In North America, an adjunct professor, also known as an adjunct lecturer or adjunct instructor (collectively, adjunct faculty), is a professor who teaches on a limited-term contract, often for one semester at a time, and who is ineligible for tenure.
Colleges and universities began to employ greater numbers of non-tenure-track faculty in the 1970s. In 1975, adjuncts represented roughly 24% of instructional staff at degree-granting institutions, whereas in 2011 they represented over 40% of instructional staff.
Various explanations have been given for this shift. Some "trace the practice of hiring part-time instructors to a time when most schools didn’t allow women as full professors, and thus adjunct positions were associated with female instructors from the start." Many non-tenure-track faculty were married to full-time, tenure-track professors, and known as "the housewives of higher education." The majority of non-tenure-track professors are still women.
Some have argued that the increase in the use of non-tenured faculty is the result of “financial pressures, administrators’ desire for more flexibility in hiring, firing and changing course offerings, and the growth of community colleges and regional public universities focused on teaching basics and preparing students for jobs.” Others have argued that universities hire non-tenure-track faculty to "offset ... administrative bloat with cheaper labor" to the detriment of students: "while college tuition surged from 2003 to 2013 by 94 percent at public institutions and 74 percent at private, nonprofit schools, and student debt has climbed to over $1.2 trillion, much of that money has been going to ensure higher pay for a burgeoning legion of bureaucrats."

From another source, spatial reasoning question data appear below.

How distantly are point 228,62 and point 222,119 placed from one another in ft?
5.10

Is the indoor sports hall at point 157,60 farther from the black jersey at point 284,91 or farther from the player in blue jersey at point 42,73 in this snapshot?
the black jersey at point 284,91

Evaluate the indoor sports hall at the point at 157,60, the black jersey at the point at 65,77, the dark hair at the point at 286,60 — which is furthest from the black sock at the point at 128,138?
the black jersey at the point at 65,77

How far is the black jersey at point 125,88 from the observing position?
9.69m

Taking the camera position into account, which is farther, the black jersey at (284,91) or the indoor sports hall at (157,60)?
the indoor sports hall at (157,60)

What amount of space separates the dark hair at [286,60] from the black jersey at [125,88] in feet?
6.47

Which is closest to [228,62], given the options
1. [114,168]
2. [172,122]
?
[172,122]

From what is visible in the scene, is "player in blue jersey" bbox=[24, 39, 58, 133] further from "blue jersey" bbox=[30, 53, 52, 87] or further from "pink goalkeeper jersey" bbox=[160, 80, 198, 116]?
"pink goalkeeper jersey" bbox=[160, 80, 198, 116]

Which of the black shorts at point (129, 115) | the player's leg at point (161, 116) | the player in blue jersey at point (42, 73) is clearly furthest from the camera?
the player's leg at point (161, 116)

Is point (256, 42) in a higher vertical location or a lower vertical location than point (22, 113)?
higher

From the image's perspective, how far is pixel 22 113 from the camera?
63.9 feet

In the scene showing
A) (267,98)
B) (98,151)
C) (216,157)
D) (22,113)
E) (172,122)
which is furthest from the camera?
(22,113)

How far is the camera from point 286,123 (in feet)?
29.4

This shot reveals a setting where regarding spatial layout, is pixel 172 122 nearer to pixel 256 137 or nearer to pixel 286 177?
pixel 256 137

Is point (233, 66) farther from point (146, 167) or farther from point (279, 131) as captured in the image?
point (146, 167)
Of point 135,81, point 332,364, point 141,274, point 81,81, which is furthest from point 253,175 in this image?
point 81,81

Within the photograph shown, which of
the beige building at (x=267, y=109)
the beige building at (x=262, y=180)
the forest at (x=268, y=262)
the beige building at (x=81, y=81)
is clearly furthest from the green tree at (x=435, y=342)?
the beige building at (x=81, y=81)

Paying some instructors less than others for the same teaching duties may be illegal.
In past decades, adjunct faculty helped universities and colleges expand the range of their course offerings to prospective and existing students. In this respect, adjuncts can also be used to inform the predominantly theoretical, and therefore somewhat limited, focus of full-time academics with the more pragmatic perspective of those who actually practice a given discipline in business, government or nonprofit organizations, akin to a professor of practice. For instance, as of the early 1990s Marvin Kaye, a prolific fiction author, editor and anthologist, also worked as part-time adjunct faculty of creative writing at New York University Another example is Edward H. Shortliffe, a pioneer in medical informatics, who was an adjunct faculty member at Columbia College of Physicians and Surgeons circa 2011. Marilyn Milian, a retired Florida judge and star of The People's Court, taught litigation skills as an adjunct faculty at the University of Miami as of 2013; and musician Wayne Horvitz has worked as adjunct faculty teaching composition at Cornish College of the Arts.
Since the 1980s, however, colleges and universities have increasingly utilized adjunct labor, whether full-time or part-time, simply to save money, giving them core undergraduate courses to teach (e.g., introductory math, or freshman-level English composition).
Though adjuncts hold at least a master's degree, if not a PhD, the salary for these positions is relatively low. Many adjuncts must work at several schools at once in order to earn a living in academia. Non-tenure-track faculty earn much less than tenure-track professors; median pay per course is $2,700 and average yearly pay is between $20,000 and $25,000. Adjunct pay in state and community colleges varies; however, it can be as little as US$1,400 for a 3-credit hour lecture-based course. At many private institutions on the East Coast, payment for a 3-credit hour course hovers around US$3,000–4,000, with average pay nationwide as of 2014 estimated at around US$2,000–3,000.
English professor William Pannapacker noted that adjunct faculty often earn less than minimum wage, when factoring in hours spent on classroom teaching, lesson preparation, office hours, grading of assignments, and other duties. 25% of adjuncts receive public assistance. According to the American Federation of Teachers, "nearly 25 percent of adjunct faculty members rely on public assistance, and 40 percent struggle to cover basic household expenses" and "just 15 percent of adjuncts said they are able to comfortably cover basic expenses from month to month."
Some adjunct faculty have remained with the same employer for as long as 25 years without receiving health insurance or retirement benefits. In 2014, Mary-Faith Cerasoli, a homeless female adjunct professor of Spanish and Italian, conducted a protest on the steps of the New York State Education Department Building.
Groups supporting the efforts of adjuncts to organize for improved wages and working conditions include the Service Employees International Union, the United Steelworkers, and the New Faculty Majority Foundation.
Increasingly, non-tenure-track faculty are turning to unions, including the American Federation of Teachers, the Service Employees International Union, and United Autoworkers, to improve their wages and working conditions. Adjunct faculty have successfully pushed for contracts at American University, Georgetown University, George Washington University, Howard University, Montgomery College, Trinity Washington University, and Loyola University Chicago. At other colleges and universities, such as Boston University, Lesley University, Northeastern University, and Tufts University, adjuncts have voted to unionize.
The American Federation of Teachers has more than 150 adjunct/contingent locals.